> _GIVEN INSTRUCTION_:
Please pull out every line of the data below that contains the word "white".

## START DATASET CONTENT

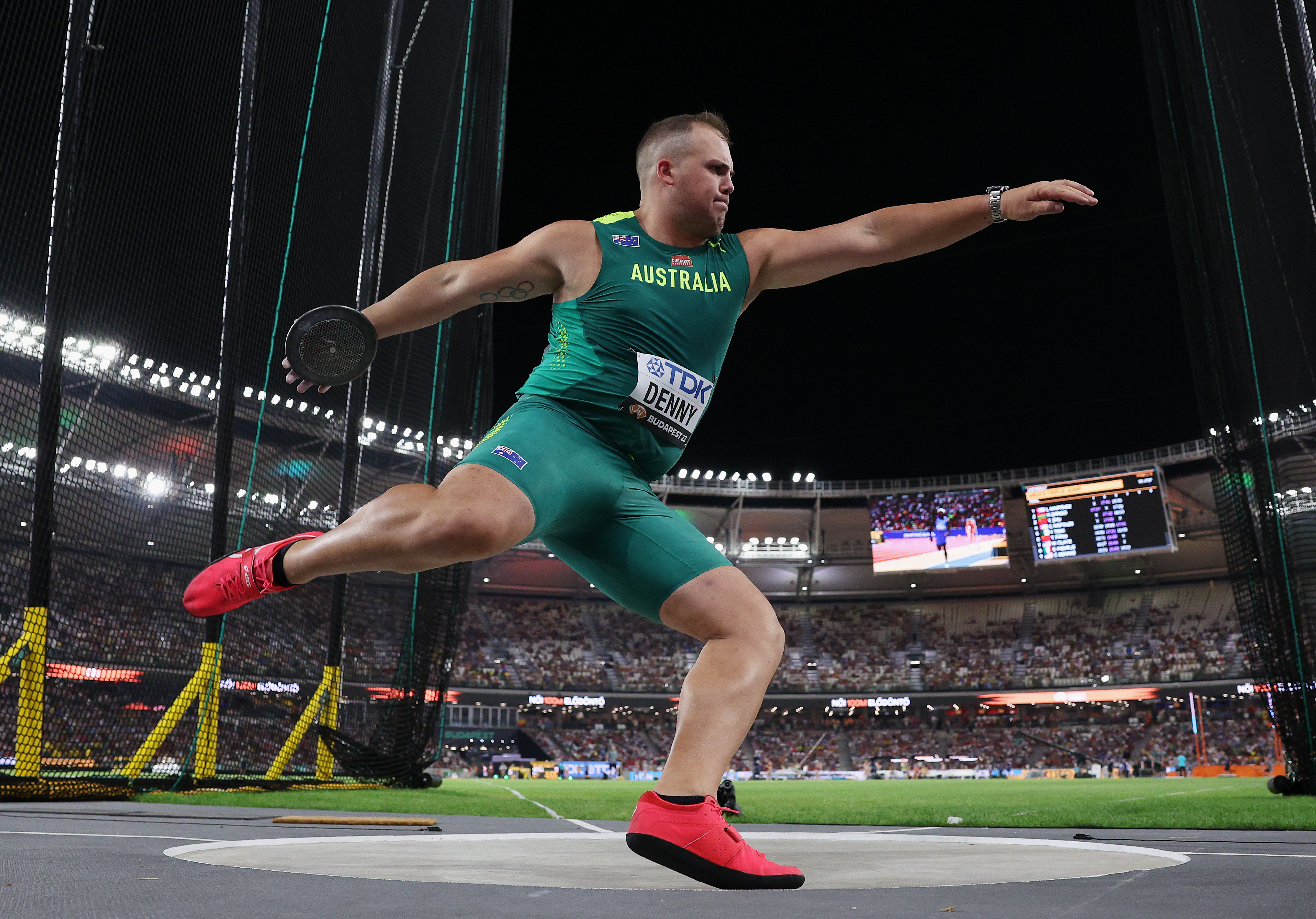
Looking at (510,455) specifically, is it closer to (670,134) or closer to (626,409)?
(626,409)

## END DATASET CONTENT
## START DATASET CONTENT

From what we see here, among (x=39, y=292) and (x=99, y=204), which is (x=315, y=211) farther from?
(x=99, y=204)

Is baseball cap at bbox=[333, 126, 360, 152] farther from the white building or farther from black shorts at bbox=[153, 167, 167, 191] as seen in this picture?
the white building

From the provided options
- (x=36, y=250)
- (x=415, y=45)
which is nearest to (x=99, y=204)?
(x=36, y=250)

## END DATASET CONTENT

> _WRITTEN ANSWER_:
Is baseball cap at bbox=[333, 126, 360, 152] farther from the white building or farther from black shorts at bbox=[153, 167, 167, 191] as seen in this picture?
the white building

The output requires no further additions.